Your story is excellent and inspired. Thank you for sharing this story to us. Actually, I have a resonance with you since what you believe is what mom keeps telling me. My dad does not value girl as much as my mom. So my mom always encourage me and give me all kinds of support I need to achieve my performance. 

Please hold your faith and belief with you, and inspire more and more girls by your story.

Best,

April 

JANEKALU
Sep 22, 2016
Sep 22, 2016

Dear Mma  am happy that your family is among the people breaking the stereotype that a house without a male child is empty. Continue the good work, in no distance time the world will come to term with the fact women are the pillar that holds the home.

Cheers

Jane kalu.

ShellyAx-Bee
Sep 22, 2016
Sep 22, 2016

Beautiful. I can completly connect with you as my mother only has girls and my father has boys from following marriages.

Thank you for a great piece 

Jessica Foumena
Sep 22, 2016
Sep 22, 2016

Hey Mma,

Your piece is powerful. Let's keep sharing our stories so together, we may build a better future for women and Africa. It's nonsense that girls and women as seen as secondary citizens in this age. I share your pain but always your victory. I agree with everything you wrote so well. If there's anything I can do to support you in your mission or vision, please reach out to me. I'm very proud of you. You go girl!

Elvire
Sep 23, 2016
Sep 23, 2016

Dear Mma,

I agree a 100% : intelligence, strength, resilience, success, are no gender issues. If given a chance, girls can do wonderful things.

I am glad your father understood that and invested in you. I am also glad you wiped your mother's tears in grand style! I hope your 8 brothers can look at you 9 and write a different story in their own marriages.

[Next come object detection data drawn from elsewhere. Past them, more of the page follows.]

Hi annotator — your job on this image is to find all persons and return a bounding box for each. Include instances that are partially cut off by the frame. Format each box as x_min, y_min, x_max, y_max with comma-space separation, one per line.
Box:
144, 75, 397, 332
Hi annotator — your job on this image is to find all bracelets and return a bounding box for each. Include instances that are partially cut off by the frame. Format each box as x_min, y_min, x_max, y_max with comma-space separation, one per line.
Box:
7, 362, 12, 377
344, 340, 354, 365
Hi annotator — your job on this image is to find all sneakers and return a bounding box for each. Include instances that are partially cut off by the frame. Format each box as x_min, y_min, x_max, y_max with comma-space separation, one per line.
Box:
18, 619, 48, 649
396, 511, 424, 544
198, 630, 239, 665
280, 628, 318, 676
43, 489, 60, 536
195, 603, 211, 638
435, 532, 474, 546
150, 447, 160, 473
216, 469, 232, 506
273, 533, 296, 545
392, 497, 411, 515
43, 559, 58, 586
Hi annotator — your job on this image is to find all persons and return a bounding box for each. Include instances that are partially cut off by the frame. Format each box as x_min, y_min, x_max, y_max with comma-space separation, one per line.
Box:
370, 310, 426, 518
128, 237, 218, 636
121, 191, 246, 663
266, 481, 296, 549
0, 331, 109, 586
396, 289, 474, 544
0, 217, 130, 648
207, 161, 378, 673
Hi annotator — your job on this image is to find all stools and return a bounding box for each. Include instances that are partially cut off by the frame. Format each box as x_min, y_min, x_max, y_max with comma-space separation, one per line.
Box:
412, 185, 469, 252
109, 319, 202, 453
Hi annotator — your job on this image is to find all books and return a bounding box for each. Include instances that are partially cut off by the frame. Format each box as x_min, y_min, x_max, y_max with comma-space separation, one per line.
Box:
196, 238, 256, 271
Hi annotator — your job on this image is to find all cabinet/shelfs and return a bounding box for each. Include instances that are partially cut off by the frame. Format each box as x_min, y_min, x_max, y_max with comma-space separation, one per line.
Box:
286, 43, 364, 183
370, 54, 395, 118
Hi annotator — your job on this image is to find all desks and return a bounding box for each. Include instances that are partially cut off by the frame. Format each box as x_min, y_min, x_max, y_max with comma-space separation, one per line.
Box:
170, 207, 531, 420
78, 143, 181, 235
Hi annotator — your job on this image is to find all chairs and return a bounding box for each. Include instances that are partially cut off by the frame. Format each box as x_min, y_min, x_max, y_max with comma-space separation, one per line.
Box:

Press on, more girls need to be given the opportunity; and more adults need to understand the world around. 

rosemary_ntoipo
Sep 24, 2016
Sep 24, 2016

Dear Mma,

What a wonderful piece this is. Am so proud of you. You made me see a girl with a difference. First, I like the way you appreciate yourself that you are beautiful. This is an indication of self appreciation and a sign of courage.

You are such an inspiration to many girls and women. Am very happy that you made your mother proud and changed the myth on boy preference to girls. This will make other men appreciate their daughters in future and support them.

As for your dad am sure he now sees and appreciates you and if he has not he will some day. That's the strength of a woman. Keep it up girl, you are great will continue progressing. Best wishes

With lots and lots of love,

Rosemary.

helen.ng
Sep 25, 2016
Sep 25, 2016

Thank you for sharing such an empowering story! I absolutely love how you started off with "a daughter is equal to four boys." I completely agree with you in that girls are and boys deserve every equal opportunity offered, as both genders have the potential to make the most out of it. And I love how you and your sisters were strong enough to break down the misconception that girls are just as strong as boys, with the help of your father who believed in each and every one of you.

Natasha L
Oct 03, 2016
Oct 03, 2016

Dear Mma

Yes! Yes! Yes!  You are an inspiring, wise, passionate, talented and hard working daughter, woman and human being.  Your mother is proud of you.

I am so grateful to have read your story and been uplifted to hear of the ways you are changing hearts and minds.

Shine on, Mma -

Natasha

danadabbous
Nov 24, 2016
Nov 24, 2016

Thank you for this inspiring story. It is great to fight for this equality that you speak of. I definitely believe you will go on to achieve many great things that will make your family rejoice and be very proud of you!

Best, -Dana

helen.ng
Dec 11, 2016
Dec 11, 2016

Hello Mma,

This is a really beautiful piece of writing! Thank you for sharing your story with us. Your experiences are so inspiring, and serve as a constant reminder for women and girls to continue fighting for their rights no matter where they are in the world.